How We Built EduSathi, An Open-Source AI Learning Platform Using Streamlit, LangChain and FAISS
Introduction
Over the past few months, my team and I built EduSathi, an AI-powered learning platform designed to help students study more effectively using Retrieval-Augmented Generation (RAG).
The idea was simple:
Students spend hours searching through PDFs, notes and study materials. We wanted to create a platform where students could upload documents, ask questions, generate quizzes and revise using flashcards.
Today, EduSathi is fully open source.
What EduSathi Does
EduSathi provides:
- AI Chat Tutor for document-based Q&A
- PDF upload and processing
- Semantic search using vector embeddings
- Automatic quiz generation
- Flashcard generation
- Student progress tracking
- Role-based authentication system
Technology Stack
Backend:
- Python
- SQLite
AI Stack:
- LangChain
- FAISS
- Sentence Transformers
- Groq LLaMA 3
Frontend:
- Streamlit
System Architecture
The workflow follows a RAG pipeline:
- User uploads PDFs
- Documents are chunked into smaller sections
- Text embeddings are generated
- Embeddings are stored in FAISS
- Relevant chunks are retrieved based on user queries
- Retrieved context is sent to the LLM
- Responses are generated and returned to the user
This significantly improves answer quality compared to sending raw prompts directly to an LLM.
Challenges We Faced
1. Retrieval Quality
Initially we focused heavily on model selection.

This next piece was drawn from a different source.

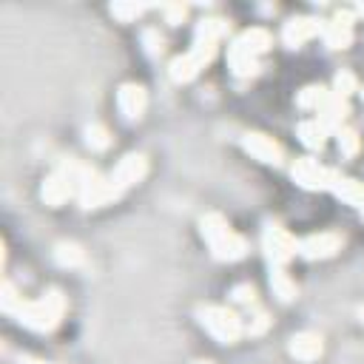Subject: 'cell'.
I'll return each instance as SVG.
<instances>
[{"label":"cell","mask_w":364,"mask_h":364,"mask_svg":"<svg viewBox=\"0 0 364 364\" xmlns=\"http://www.w3.org/2000/svg\"><path fill=\"white\" fill-rule=\"evenodd\" d=\"M324 31V20L313 17V14H296L287 17L282 26V43L287 48H301L304 43H310L313 37H318Z\"/></svg>","instance_id":"11"},{"label":"cell","mask_w":364,"mask_h":364,"mask_svg":"<svg viewBox=\"0 0 364 364\" xmlns=\"http://www.w3.org/2000/svg\"><path fill=\"white\" fill-rule=\"evenodd\" d=\"M358 213H361V219H364V205H361V210H358Z\"/></svg>","instance_id":"37"},{"label":"cell","mask_w":364,"mask_h":364,"mask_svg":"<svg viewBox=\"0 0 364 364\" xmlns=\"http://www.w3.org/2000/svg\"><path fill=\"white\" fill-rule=\"evenodd\" d=\"M287 353H290L296 361H316V358L324 353V341H321V336H318V333L301 330V333L290 336Z\"/></svg>","instance_id":"17"},{"label":"cell","mask_w":364,"mask_h":364,"mask_svg":"<svg viewBox=\"0 0 364 364\" xmlns=\"http://www.w3.org/2000/svg\"><path fill=\"white\" fill-rule=\"evenodd\" d=\"M353 37H355V14H353V11L341 9V11H336L330 20H324L321 40H324L327 48H333V51H338V48H350Z\"/></svg>","instance_id":"12"},{"label":"cell","mask_w":364,"mask_h":364,"mask_svg":"<svg viewBox=\"0 0 364 364\" xmlns=\"http://www.w3.org/2000/svg\"><path fill=\"white\" fill-rule=\"evenodd\" d=\"M23 301H26V299H23V296L17 293V287H14V284L6 279V282L0 284V307H3V313L14 316V313H17V307H20Z\"/></svg>","instance_id":"26"},{"label":"cell","mask_w":364,"mask_h":364,"mask_svg":"<svg viewBox=\"0 0 364 364\" xmlns=\"http://www.w3.org/2000/svg\"><path fill=\"white\" fill-rule=\"evenodd\" d=\"M159 11L165 14V23H171V26H179L188 17V6L185 3H165V6H159Z\"/></svg>","instance_id":"31"},{"label":"cell","mask_w":364,"mask_h":364,"mask_svg":"<svg viewBox=\"0 0 364 364\" xmlns=\"http://www.w3.org/2000/svg\"><path fill=\"white\" fill-rule=\"evenodd\" d=\"M193 364H210V361H193Z\"/></svg>","instance_id":"35"},{"label":"cell","mask_w":364,"mask_h":364,"mask_svg":"<svg viewBox=\"0 0 364 364\" xmlns=\"http://www.w3.org/2000/svg\"><path fill=\"white\" fill-rule=\"evenodd\" d=\"M142 46L148 57H159L165 51V37L159 34V28H145L142 31Z\"/></svg>","instance_id":"29"},{"label":"cell","mask_w":364,"mask_h":364,"mask_svg":"<svg viewBox=\"0 0 364 364\" xmlns=\"http://www.w3.org/2000/svg\"><path fill=\"white\" fill-rule=\"evenodd\" d=\"M199 233L216 262H239L247 256V239L230 228V222L219 210H208L199 216Z\"/></svg>","instance_id":"3"},{"label":"cell","mask_w":364,"mask_h":364,"mask_svg":"<svg viewBox=\"0 0 364 364\" xmlns=\"http://www.w3.org/2000/svg\"><path fill=\"white\" fill-rule=\"evenodd\" d=\"M358 94H361V100H364V88H358Z\"/></svg>","instance_id":"36"},{"label":"cell","mask_w":364,"mask_h":364,"mask_svg":"<svg viewBox=\"0 0 364 364\" xmlns=\"http://www.w3.org/2000/svg\"><path fill=\"white\" fill-rule=\"evenodd\" d=\"M273 46V34L264 26H250L242 34L233 37V43L228 46V68L233 77L245 80V77H256L262 68V57L270 51Z\"/></svg>","instance_id":"1"},{"label":"cell","mask_w":364,"mask_h":364,"mask_svg":"<svg viewBox=\"0 0 364 364\" xmlns=\"http://www.w3.org/2000/svg\"><path fill=\"white\" fill-rule=\"evenodd\" d=\"M336 145H338V154L341 156H347V159H353L358 151H361V136H358V131L355 128H338L336 131Z\"/></svg>","instance_id":"23"},{"label":"cell","mask_w":364,"mask_h":364,"mask_svg":"<svg viewBox=\"0 0 364 364\" xmlns=\"http://www.w3.org/2000/svg\"><path fill=\"white\" fill-rule=\"evenodd\" d=\"M330 193H333L336 199H341V202L358 208V210H361V205H364V182H358V179H353V176H344V173H338V171H336V176H333V182H330Z\"/></svg>","instance_id":"18"},{"label":"cell","mask_w":364,"mask_h":364,"mask_svg":"<svg viewBox=\"0 0 364 364\" xmlns=\"http://www.w3.org/2000/svg\"><path fill=\"white\" fill-rule=\"evenodd\" d=\"M216 51H219V40L193 34L191 48H188L185 54H179V57L171 60V65H168L171 80H173V82H191V80H196V77L202 74V68H208V65L213 63Z\"/></svg>","instance_id":"6"},{"label":"cell","mask_w":364,"mask_h":364,"mask_svg":"<svg viewBox=\"0 0 364 364\" xmlns=\"http://www.w3.org/2000/svg\"><path fill=\"white\" fill-rule=\"evenodd\" d=\"M333 176H336V168L321 165L313 156H296L290 162V179L304 191H330Z\"/></svg>","instance_id":"8"},{"label":"cell","mask_w":364,"mask_h":364,"mask_svg":"<svg viewBox=\"0 0 364 364\" xmlns=\"http://www.w3.org/2000/svg\"><path fill=\"white\" fill-rule=\"evenodd\" d=\"M85 145L91 148V151H105L108 145H111V134H108V128H102V125H88L85 128Z\"/></svg>","instance_id":"28"},{"label":"cell","mask_w":364,"mask_h":364,"mask_svg":"<svg viewBox=\"0 0 364 364\" xmlns=\"http://www.w3.org/2000/svg\"><path fill=\"white\" fill-rule=\"evenodd\" d=\"M17 364H57V361H46V358H34V355H20Z\"/></svg>","instance_id":"32"},{"label":"cell","mask_w":364,"mask_h":364,"mask_svg":"<svg viewBox=\"0 0 364 364\" xmlns=\"http://www.w3.org/2000/svg\"><path fill=\"white\" fill-rule=\"evenodd\" d=\"M54 262L60 267H80L85 262V250L77 242H57L54 245Z\"/></svg>","instance_id":"22"},{"label":"cell","mask_w":364,"mask_h":364,"mask_svg":"<svg viewBox=\"0 0 364 364\" xmlns=\"http://www.w3.org/2000/svg\"><path fill=\"white\" fill-rule=\"evenodd\" d=\"M327 97H330V88H324V85H318V82H310V85H304V88L296 94V105H299L301 111H318Z\"/></svg>","instance_id":"21"},{"label":"cell","mask_w":364,"mask_h":364,"mask_svg":"<svg viewBox=\"0 0 364 364\" xmlns=\"http://www.w3.org/2000/svg\"><path fill=\"white\" fill-rule=\"evenodd\" d=\"M267 282H270V290H273V296L279 301H293L299 296V287H296L293 276L284 267H270V279Z\"/></svg>","instance_id":"19"},{"label":"cell","mask_w":364,"mask_h":364,"mask_svg":"<svg viewBox=\"0 0 364 364\" xmlns=\"http://www.w3.org/2000/svg\"><path fill=\"white\" fill-rule=\"evenodd\" d=\"M262 250L270 267H287L293 256H299V239L279 222H267L262 230Z\"/></svg>","instance_id":"7"},{"label":"cell","mask_w":364,"mask_h":364,"mask_svg":"<svg viewBox=\"0 0 364 364\" xmlns=\"http://www.w3.org/2000/svg\"><path fill=\"white\" fill-rule=\"evenodd\" d=\"M117 108L125 122H139L148 108V94L139 82H122L117 88Z\"/></svg>","instance_id":"15"},{"label":"cell","mask_w":364,"mask_h":364,"mask_svg":"<svg viewBox=\"0 0 364 364\" xmlns=\"http://www.w3.org/2000/svg\"><path fill=\"white\" fill-rule=\"evenodd\" d=\"M145 11H148V6H142V3H111L108 6V14L117 17V20H122V23H134Z\"/></svg>","instance_id":"24"},{"label":"cell","mask_w":364,"mask_h":364,"mask_svg":"<svg viewBox=\"0 0 364 364\" xmlns=\"http://www.w3.org/2000/svg\"><path fill=\"white\" fill-rule=\"evenodd\" d=\"M296 136H299V142H301L304 148H310V151H321L324 142H327V131H324L316 119H301V122L296 125Z\"/></svg>","instance_id":"20"},{"label":"cell","mask_w":364,"mask_h":364,"mask_svg":"<svg viewBox=\"0 0 364 364\" xmlns=\"http://www.w3.org/2000/svg\"><path fill=\"white\" fill-rule=\"evenodd\" d=\"M242 148L245 154H250L253 159H259L262 165H273L279 168L284 162V148L270 136V134H262V131H247L242 136Z\"/></svg>","instance_id":"13"},{"label":"cell","mask_w":364,"mask_h":364,"mask_svg":"<svg viewBox=\"0 0 364 364\" xmlns=\"http://www.w3.org/2000/svg\"><path fill=\"white\" fill-rule=\"evenodd\" d=\"M94 171H97V168L88 165V162L80 159V156H65V159H60V165L43 179V185H40V199H43L48 208H60V205L68 202L71 196L77 199L82 182H85Z\"/></svg>","instance_id":"2"},{"label":"cell","mask_w":364,"mask_h":364,"mask_svg":"<svg viewBox=\"0 0 364 364\" xmlns=\"http://www.w3.org/2000/svg\"><path fill=\"white\" fill-rule=\"evenodd\" d=\"M358 88H361V85H358V77H355L353 71H347V68H341V71H338V74L333 77V88H330V91L347 100V97H350V94H355Z\"/></svg>","instance_id":"25"},{"label":"cell","mask_w":364,"mask_h":364,"mask_svg":"<svg viewBox=\"0 0 364 364\" xmlns=\"http://www.w3.org/2000/svg\"><path fill=\"white\" fill-rule=\"evenodd\" d=\"M355 11H358V14L364 17V3H358V6H355Z\"/></svg>","instance_id":"34"},{"label":"cell","mask_w":364,"mask_h":364,"mask_svg":"<svg viewBox=\"0 0 364 364\" xmlns=\"http://www.w3.org/2000/svg\"><path fill=\"white\" fill-rule=\"evenodd\" d=\"M270 324H273L270 313L262 310V307H256V310L247 316V321H245V333H247V336H262V333H267Z\"/></svg>","instance_id":"27"},{"label":"cell","mask_w":364,"mask_h":364,"mask_svg":"<svg viewBox=\"0 0 364 364\" xmlns=\"http://www.w3.org/2000/svg\"><path fill=\"white\" fill-rule=\"evenodd\" d=\"M341 247H344V236L338 230H318V233H307L304 239H299V256L307 262L333 259Z\"/></svg>","instance_id":"10"},{"label":"cell","mask_w":364,"mask_h":364,"mask_svg":"<svg viewBox=\"0 0 364 364\" xmlns=\"http://www.w3.org/2000/svg\"><path fill=\"white\" fill-rule=\"evenodd\" d=\"M347 117H350V102H347L344 97L333 94V91H330V97L324 100V105L316 111V122H318L327 134H336L338 128H344Z\"/></svg>","instance_id":"16"},{"label":"cell","mask_w":364,"mask_h":364,"mask_svg":"<svg viewBox=\"0 0 364 364\" xmlns=\"http://www.w3.org/2000/svg\"><path fill=\"white\" fill-rule=\"evenodd\" d=\"M119 196H122V191L111 182V176L94 171V173L82 182V188H80V193H77V205H80L82 210H97V208H105V205L117 202Z\"/></svg>","instance_id":"9"},{"label":"cell","mask_w":364,"mask_h":364,"mask_svg":"<svg viewBox=\"0 0 364 364\" xmlns=\"http://www.w3.org/2000/svg\"><path fill=\"white\" fill-rule=\"evenodd\" d=\"M145 173H148V159H145V154H136V151H131V154H125L111 171H108V176H111V182L125 193L128 188H134V185H139L142 179H145Z\"/></svg>","instance_id":"14"},{"label":"cell","mask_w":364,"mask_h":364,"mask_svg":"<svg viewBox=\"0 0 364 364\" xmlns=\"http://www.w3.org/2000/svg\"><path fill=\"white\" fill-rule=\"evenodd\" d=\"M230 301H236V304H245V307H253V304H256V287H253L250 282H242V284H236V287L230 290Z\"/></svg>","instance_id":"30"},{"label":"cell","mask_w":364,"mask_h":364,"mask_svg":"<svg viewBox=\"0 0 364 364\" xmlns=\"http://www.w3.org/2000/svg\"><path fill=\"white\" fill-rule=\"evenodd\" d=\"M358 318H361V324H364V304L358 307Z\"/></svg>","instance_id":"33"},{"label":"cell","mask_w":364,"mask_h":364,"mask_svg":"<svg viewBox=\"0 0 364 364\" xmlns=\"http://www.w3.org/2000/svg\"><path fill=\"white\" fill-rule=\"evenodd\" d=\"M196 321L219 344H236L245 336V318L228 304H199Z\"/></svg>","instance_id":"5"},{"label":"cell","mask_w":364,"mask_h":364,"mask_svg":"<svg viewBox=\"0 0 364 364\" xmlns=\"http://www.w3.org/2000/svg\"><path fill=\"white\" fill-rule=\"evenodd\" d=\"M68 310V299L60 287H48L43 290L37 299H26L17 313H14V321L23 324L26 330L31 333H51L60 327L63 316Z\"/></svg>","instance_id":"4"}]
</instances>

Later we discovered retrieval quality had a much bigger impact.
Poor chunking and retrieval often produced inaccurate answers regardless of the model.
2. Authentication
Even for a student project, authentication became more complex than expected.
We implemented:
- Role-based access control
- Secure session handling
- User-specific progress tracking
3. Building Reliable AI Features
Creating AI features was straightforward.
Making them reliable across different documents and edge cases required much more effort.
4. Modular Design
Separating ingestion, retrieval and generation components made the project easier to maintain and extend.
Key Lessons
- Retrieval quality matters more than model size
- User experience matters as much as AI accuracy
- Modular architectures reduce future technical debt
- Security should be considered from the beginning
- AI applications require extensive testing
Open Source
EduSathi is now fully open source.
GitHub:
https://github.com/Not-muzzyy/EduSathi
I would appreciate feedback, suggestions and contributions from the developer community.
If you find the project useful, consider giving it a GitHub star.
Final Thoughts
Building EduSathi taught us much more than AI development.
It taught us system design, authentication, retrieval engineering, user experience and the challenges of building production-style applications.
I hope sharing this journey helps other developers interested in AI-powered applications.